18 de maio de 2022
Foto: Ricardo Sutckert

No governo de Jair Bolsonaro, as universidades federais sofrem com a infraestrutura sucateada e com a falta de orçamento para pesquisas científicas. A verba federal destinada a todo o ensino superior em 2021 foi de apenas R$ 5,5 bilhões, menos da metade dos R$ 14,4 bilhões reservados para as universidades públicas em 2014.

A falta de investimento na área é coerente com o projeto do presidente que afirmou que o país “gastava demais com educação”. Essa declaração contrasta com o que pensa o ex-presidente Luiz Inácio Lula da Silva sobre o tema. Para Lula, educação não é gasto, mas investimento.

Educação é investimento

O orçamento do MEC nos governos petistas triplicou, passando de R$ 49,3 bilhões, em 2002, para R$ 151,7 bilhões, em 2015. De 2011 a 2015, o montante do orçamento destinado às universidades federais chegou R$ 32,9 bilhões. Só em 2015, o repasse foi de R$ 7,8 bilhões.

Lula democratizou o acesso ao ensino público superior. Nos 13 anos de PT, as matrículas nas redes pública e privada mais que dobraram. Em 2015, eram 8,03 milhões de matrículas, contra 3,4 milhões, em 2002 – um aumento de 130%, com 4,5 milhões de vagas a mais nas universidades brasileiras.

Sob Lula e Dilma, a educação superior teve a maior expansão de sua história. Foram criadas 18 novas universidades e 178 novos câmpus, espalhados por 295 municípios.

Milhões de brasileiros e brasileiras tiveram oportunidade de cursar o ensino superior, independente da renda de suas famílias. O ProUni, desde sua criação, em 2005, até o primeiro semestre de 2016, assegurou 1,9 milhão de bolsas de estudo integrais e parciais. A expansão do FIES, que passou a contar com juros mais baixos e ampliação do prazo de pagamento, permitiu que 2,71 milhões de estudantes fossem beneficiados.

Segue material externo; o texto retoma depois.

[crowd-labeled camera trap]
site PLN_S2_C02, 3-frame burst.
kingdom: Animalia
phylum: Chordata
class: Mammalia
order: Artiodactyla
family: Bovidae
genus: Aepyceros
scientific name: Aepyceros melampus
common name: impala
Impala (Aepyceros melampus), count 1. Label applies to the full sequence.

O Enem, porta de entrada no sistema universitário, articulou esses instrumentos.

Apagão na educação

A queda no orçamento a partir de 2016 inviabiliza o funcionamento das universidades e põe a perder todo o investimento realizado pelos governos anteriores.

No cenário de desinvestimento atual, para a Associação Nacional dos Dirigentes das Instituições Federais de ensino Superior (Andifes), com o retorno dos alunos, funcionários e professores ao ensino presencial, e o consequente aumento no uso da água, luz e manutenção do espaço, há o receio de que a conta não feche.

Em termos práticos, a falta de investimento implica no abandono de carreiras ligadas às ciências. “Abrevia muito sonhos e um projeto de país”, disse Mayra Goulart, coordenadora do Observatório do Conhecimento.

O desmonte promovido pelo governo atual também reflete na diminuição da procura dos jovens pelo ensino superior. Em vez de se dedicar à escola, muitos jovens precisam ajudar no orçamento familiar. Houve uma queda de 60% de inscrições no Sistema de Seleção Unificada (Sisu), criado pelo Ministério da Educação, no governo Lula, para direcionar estudantes a instituições públicas de ensino superior, a partir das notas do Enem.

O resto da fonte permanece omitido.